▶ **Raw data**:

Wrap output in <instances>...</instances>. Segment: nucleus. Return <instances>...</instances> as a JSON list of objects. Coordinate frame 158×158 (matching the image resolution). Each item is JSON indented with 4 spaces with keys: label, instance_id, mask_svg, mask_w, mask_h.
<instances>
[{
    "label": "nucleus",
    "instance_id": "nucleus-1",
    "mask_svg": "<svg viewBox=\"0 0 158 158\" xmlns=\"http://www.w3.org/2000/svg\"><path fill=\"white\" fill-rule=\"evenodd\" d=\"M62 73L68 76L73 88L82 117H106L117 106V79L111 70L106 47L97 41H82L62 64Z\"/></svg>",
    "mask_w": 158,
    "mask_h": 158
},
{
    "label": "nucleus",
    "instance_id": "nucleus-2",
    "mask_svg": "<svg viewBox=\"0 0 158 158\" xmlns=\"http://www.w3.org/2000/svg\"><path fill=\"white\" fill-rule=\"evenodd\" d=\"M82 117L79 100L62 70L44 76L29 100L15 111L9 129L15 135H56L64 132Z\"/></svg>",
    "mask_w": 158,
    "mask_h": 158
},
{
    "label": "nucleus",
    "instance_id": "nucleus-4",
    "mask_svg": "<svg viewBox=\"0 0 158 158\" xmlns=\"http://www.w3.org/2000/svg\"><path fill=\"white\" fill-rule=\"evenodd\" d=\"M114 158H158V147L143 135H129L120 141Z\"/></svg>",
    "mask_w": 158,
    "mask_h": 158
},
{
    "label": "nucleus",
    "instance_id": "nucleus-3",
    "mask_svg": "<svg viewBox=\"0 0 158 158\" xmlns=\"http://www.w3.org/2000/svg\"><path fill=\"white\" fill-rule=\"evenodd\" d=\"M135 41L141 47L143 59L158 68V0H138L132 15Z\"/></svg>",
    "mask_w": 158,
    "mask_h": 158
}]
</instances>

▶ **The request**: Gather every line of the data above that contains the string "instances". Treat upper and lower case as different.

▶ **Task output**:
Wrap output in <instances>...</instances>. Segment: nucleus. Return <instances>...</instances> as a JSON list of objects. Coordinate frame 158×158 (matching the image resolution). Each item is JSON indented with 4 spaces with keys: label, instance_id, mask_svg, mask_w, mask_h.
<instances>
</instances>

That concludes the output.